**Exercise brief:** Repeat the listing below exactly from the line with "Демонстранти испред зграде" through its last line. Skip every picture.

**Dataset records:**

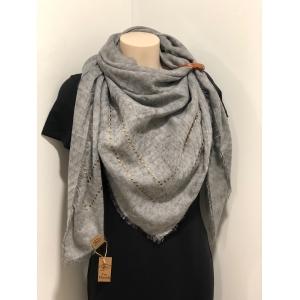 Vierkante sjaal grijs met studs.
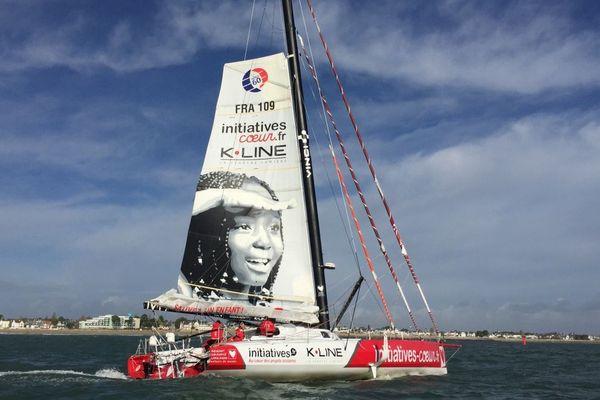 L'Imoca Initiatives Coeur de Samantha Davies de retour à Lorient, après abandon.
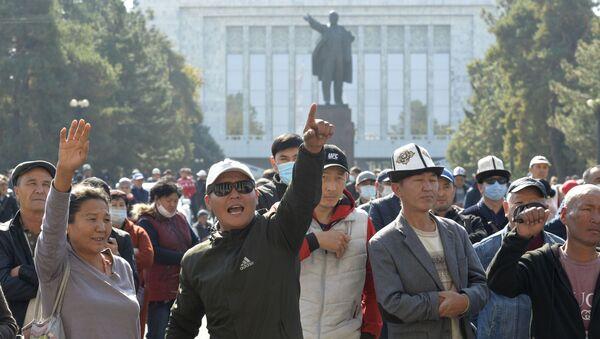 Демонстранти испред зграде Владе Киргизије у Бишкеку - Sputnik Србија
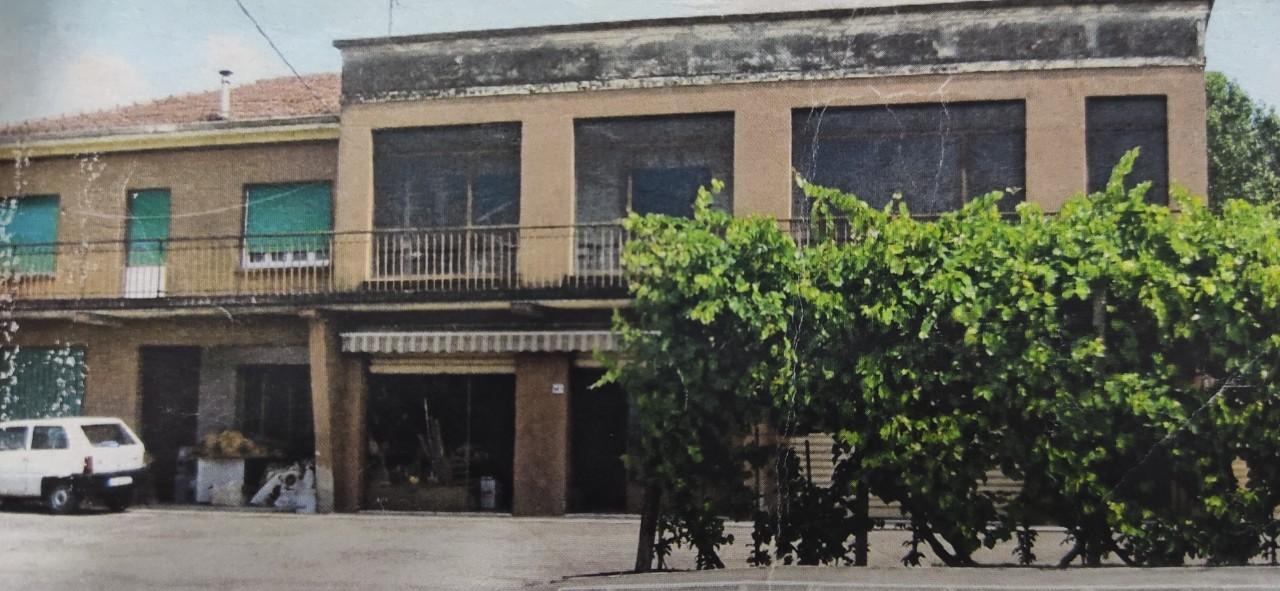 Edificio/palazzo in vendita Torrile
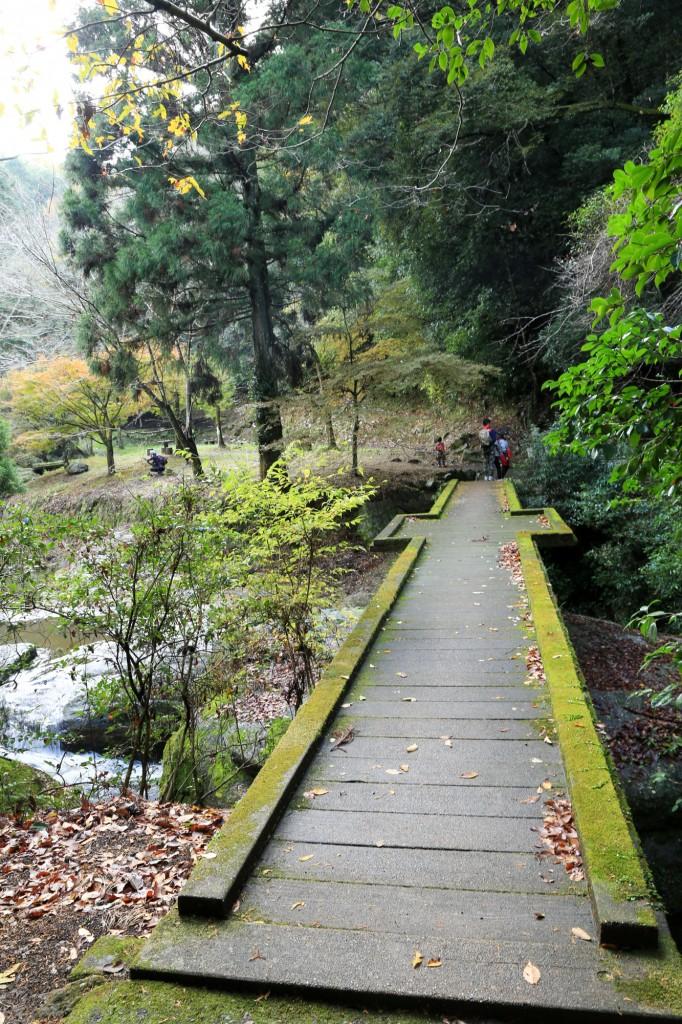 王滝渓谷 歌石園地付近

**Solution for this task:**
 Демонстранти испред зграде Владе Киргизије у Бишкеку - Sputnik Србија
 Edificio/palazzo in vendita Torrile
 王滝渓谷 歌石園地付近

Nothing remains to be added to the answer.